SOURCE EXTRACT:

BEGIN

Ms Foster-Fulton spoke on the eve of a major debate on the referendum in London tomorrow hosted by St Columba’s Church, one of only two Kirk congregations in the English capital. Taking part for Better Together will be MPs Alistair Carmichael and Margaret Curran, while SNP MP Angus Robertson and Scots businessman Tony Banks represent Yes Scotland. More than 400 people are expected to attend, including Lord Steel, Lord McFall and Scottish Labour MPs Anne McGuire and Russell Brown.

Debate organiser Susan Pym said: “Being in England, we don’t get all the Scottish coverage and we felt we were missing out. Also, while we might not have a vote, an awful lot of our families do, and to have an interesting conversation with your family in Scotland, it helps if you’re a wee bit better informed.”

While the Kirk has taken a neutral stance on the independence issue, it has tried to facilitate constructive debate, hosting discussions across the country.

Ms Foster-Fulton said that she hoped the Church’s intervention had helped to take some of the heat out of the exchanges between the Yes and No camps.

She said: “My hope is that it has changed the tone of the conversation and given everyone an opportunity to do something that hasn’t been happening, and that is to take a deep breath and say ‘Ok, we have an opportunity here, regardless of the outcome, to discern the type of Scotland that we want to live in’.”

END

Saved entries:
BEGIN

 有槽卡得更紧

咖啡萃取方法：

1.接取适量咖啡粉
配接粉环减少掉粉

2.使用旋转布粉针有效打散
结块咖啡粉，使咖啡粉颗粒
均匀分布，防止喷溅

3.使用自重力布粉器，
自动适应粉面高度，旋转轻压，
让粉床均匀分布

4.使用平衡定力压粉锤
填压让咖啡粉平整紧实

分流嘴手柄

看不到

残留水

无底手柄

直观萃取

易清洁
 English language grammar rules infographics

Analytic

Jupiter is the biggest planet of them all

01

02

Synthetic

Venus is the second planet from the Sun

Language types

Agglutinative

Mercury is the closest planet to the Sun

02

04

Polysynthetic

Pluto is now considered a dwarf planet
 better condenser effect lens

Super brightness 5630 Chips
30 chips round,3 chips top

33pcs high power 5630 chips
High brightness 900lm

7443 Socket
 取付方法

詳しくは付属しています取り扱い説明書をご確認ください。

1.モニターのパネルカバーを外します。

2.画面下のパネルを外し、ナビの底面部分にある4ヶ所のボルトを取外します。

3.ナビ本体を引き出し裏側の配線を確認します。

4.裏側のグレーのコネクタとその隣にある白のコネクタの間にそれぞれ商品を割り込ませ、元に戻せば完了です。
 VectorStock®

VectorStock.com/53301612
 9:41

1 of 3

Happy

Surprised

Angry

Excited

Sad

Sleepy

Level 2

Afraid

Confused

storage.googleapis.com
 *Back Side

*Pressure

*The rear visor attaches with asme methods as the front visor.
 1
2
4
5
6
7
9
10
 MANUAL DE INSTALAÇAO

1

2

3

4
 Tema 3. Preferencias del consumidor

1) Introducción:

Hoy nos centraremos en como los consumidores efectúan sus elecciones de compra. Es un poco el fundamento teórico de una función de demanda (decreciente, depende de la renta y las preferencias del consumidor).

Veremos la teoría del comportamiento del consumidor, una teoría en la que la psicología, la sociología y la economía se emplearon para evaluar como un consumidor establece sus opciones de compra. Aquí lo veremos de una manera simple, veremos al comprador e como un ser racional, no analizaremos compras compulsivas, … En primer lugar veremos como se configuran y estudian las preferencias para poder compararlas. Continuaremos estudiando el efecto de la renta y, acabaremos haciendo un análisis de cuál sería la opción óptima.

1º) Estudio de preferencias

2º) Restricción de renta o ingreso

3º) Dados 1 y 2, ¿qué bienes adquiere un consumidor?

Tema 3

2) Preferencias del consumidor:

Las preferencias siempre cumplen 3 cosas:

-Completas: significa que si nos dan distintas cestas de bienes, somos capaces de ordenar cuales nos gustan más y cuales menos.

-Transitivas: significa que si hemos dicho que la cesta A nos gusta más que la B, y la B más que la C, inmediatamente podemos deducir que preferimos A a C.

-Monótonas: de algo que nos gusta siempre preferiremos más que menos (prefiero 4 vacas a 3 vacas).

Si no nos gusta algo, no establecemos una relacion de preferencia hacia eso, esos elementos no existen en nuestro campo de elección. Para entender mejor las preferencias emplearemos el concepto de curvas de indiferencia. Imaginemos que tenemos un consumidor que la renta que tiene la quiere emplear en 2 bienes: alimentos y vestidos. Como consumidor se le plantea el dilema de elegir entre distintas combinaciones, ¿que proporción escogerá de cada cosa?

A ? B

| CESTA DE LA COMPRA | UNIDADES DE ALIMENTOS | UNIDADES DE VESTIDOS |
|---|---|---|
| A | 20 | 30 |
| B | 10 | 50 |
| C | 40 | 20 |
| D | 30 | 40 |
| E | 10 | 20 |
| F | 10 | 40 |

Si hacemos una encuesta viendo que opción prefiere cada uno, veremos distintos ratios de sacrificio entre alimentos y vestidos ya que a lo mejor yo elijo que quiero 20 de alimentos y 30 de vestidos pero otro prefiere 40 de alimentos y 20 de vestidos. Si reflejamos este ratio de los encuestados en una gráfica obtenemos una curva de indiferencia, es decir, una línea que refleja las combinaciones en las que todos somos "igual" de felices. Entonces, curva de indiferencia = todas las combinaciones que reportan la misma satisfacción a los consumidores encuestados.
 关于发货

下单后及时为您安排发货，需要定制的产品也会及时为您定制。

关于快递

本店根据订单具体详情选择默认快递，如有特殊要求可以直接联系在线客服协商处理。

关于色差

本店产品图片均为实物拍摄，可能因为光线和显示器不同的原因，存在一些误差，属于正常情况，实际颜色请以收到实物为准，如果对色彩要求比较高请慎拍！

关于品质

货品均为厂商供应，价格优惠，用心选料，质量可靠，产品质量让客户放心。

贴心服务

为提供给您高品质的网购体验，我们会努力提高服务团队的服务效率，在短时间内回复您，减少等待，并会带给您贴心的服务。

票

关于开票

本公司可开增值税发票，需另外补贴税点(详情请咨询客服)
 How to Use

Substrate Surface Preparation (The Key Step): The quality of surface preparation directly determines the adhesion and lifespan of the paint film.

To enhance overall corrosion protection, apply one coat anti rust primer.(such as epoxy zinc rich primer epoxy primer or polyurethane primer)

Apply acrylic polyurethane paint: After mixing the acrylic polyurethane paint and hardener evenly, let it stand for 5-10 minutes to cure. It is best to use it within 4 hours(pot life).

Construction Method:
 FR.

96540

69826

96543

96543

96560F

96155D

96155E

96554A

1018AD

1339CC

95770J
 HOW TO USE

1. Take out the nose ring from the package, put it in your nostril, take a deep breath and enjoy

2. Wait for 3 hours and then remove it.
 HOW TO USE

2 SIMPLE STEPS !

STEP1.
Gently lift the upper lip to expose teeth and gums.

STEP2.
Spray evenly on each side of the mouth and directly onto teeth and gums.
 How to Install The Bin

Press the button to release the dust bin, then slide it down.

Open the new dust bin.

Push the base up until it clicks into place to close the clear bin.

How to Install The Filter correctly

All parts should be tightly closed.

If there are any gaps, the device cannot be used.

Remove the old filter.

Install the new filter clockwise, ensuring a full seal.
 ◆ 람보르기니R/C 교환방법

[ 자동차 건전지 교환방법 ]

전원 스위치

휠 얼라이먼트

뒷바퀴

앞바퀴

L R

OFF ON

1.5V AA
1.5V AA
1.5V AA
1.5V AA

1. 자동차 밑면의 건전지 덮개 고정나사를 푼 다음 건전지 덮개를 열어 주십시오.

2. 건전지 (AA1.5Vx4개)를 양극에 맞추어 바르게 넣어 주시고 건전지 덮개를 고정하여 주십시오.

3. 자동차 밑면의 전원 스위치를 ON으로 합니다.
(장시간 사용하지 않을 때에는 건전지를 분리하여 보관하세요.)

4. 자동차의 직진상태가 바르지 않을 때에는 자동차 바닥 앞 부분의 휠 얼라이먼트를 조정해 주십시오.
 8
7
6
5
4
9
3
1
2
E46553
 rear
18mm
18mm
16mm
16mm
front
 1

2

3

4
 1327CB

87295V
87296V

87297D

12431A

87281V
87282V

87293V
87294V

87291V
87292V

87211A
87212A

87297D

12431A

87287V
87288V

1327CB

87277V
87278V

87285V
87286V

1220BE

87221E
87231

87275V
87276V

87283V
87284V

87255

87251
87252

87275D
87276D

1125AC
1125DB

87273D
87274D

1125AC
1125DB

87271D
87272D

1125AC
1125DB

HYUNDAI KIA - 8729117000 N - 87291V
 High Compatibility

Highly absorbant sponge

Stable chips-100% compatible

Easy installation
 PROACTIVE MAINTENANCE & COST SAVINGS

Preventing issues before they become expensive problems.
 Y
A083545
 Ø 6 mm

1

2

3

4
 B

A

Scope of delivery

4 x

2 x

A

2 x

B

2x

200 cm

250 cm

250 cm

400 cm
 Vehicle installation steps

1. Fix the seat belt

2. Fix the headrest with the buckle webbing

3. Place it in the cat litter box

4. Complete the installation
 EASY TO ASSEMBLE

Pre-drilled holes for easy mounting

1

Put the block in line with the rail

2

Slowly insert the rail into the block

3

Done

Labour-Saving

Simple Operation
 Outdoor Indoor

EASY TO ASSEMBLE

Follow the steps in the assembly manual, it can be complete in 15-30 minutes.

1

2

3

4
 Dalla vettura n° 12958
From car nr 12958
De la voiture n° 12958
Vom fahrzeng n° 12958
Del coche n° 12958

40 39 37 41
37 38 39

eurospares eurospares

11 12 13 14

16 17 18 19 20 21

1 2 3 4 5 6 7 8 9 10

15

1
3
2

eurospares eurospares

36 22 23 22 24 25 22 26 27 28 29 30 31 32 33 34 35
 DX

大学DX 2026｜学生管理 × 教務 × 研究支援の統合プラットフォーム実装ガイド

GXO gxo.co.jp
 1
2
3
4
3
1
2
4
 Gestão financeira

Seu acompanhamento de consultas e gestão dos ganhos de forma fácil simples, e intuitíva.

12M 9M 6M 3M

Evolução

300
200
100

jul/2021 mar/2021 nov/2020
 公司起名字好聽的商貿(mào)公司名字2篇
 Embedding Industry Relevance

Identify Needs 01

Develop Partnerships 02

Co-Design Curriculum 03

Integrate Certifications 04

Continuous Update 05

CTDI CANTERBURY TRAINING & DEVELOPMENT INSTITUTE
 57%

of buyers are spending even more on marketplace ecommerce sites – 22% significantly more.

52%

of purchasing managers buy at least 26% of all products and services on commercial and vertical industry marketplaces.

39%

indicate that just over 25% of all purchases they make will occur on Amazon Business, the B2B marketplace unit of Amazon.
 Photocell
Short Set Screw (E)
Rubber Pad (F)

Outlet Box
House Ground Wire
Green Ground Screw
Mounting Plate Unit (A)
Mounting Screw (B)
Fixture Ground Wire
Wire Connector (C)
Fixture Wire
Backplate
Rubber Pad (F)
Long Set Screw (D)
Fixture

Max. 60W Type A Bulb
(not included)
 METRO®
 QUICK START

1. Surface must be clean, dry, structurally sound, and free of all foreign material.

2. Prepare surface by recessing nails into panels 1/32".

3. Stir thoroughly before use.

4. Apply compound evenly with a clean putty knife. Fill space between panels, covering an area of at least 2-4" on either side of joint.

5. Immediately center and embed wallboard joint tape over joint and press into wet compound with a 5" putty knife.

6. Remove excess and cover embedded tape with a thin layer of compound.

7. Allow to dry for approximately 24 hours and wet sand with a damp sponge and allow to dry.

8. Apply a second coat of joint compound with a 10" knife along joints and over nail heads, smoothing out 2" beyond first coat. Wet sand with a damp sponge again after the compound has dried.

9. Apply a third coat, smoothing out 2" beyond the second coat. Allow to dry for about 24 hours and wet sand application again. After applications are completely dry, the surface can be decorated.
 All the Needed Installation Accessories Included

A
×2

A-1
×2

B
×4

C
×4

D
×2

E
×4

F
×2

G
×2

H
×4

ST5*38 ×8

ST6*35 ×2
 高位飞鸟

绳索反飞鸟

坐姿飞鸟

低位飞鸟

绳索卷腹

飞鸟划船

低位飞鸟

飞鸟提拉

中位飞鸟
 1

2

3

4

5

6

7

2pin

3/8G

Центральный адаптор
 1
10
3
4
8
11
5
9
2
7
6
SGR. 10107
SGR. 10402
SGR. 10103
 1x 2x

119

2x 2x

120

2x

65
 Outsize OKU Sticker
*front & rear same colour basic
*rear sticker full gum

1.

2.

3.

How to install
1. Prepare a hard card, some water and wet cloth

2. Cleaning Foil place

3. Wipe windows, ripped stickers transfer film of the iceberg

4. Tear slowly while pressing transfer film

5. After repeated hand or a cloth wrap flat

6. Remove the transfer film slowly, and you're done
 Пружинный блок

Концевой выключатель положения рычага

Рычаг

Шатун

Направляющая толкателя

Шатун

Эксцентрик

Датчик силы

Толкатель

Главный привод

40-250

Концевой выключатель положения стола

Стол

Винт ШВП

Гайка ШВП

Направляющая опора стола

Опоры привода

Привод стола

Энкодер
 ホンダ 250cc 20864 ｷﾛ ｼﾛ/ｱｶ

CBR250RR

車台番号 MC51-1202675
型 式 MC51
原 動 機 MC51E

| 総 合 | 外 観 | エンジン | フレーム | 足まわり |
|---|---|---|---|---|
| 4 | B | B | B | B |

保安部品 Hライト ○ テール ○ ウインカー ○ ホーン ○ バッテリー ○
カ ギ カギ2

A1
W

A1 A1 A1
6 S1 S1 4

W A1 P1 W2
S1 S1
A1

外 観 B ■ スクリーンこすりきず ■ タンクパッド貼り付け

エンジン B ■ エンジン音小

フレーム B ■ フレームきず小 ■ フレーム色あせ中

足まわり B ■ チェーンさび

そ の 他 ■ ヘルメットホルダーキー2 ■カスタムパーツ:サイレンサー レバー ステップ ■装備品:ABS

END

WHAT IS BEING ASKED: Write out the passage of the referendum debate article starting at "While the Kirk" and ending at "across the country.".

ANSWER BELOW:
While the Kirk has taken a neutral stance on the independence issue, it has tried to facilitate constructive debate, hosting discussions across the country.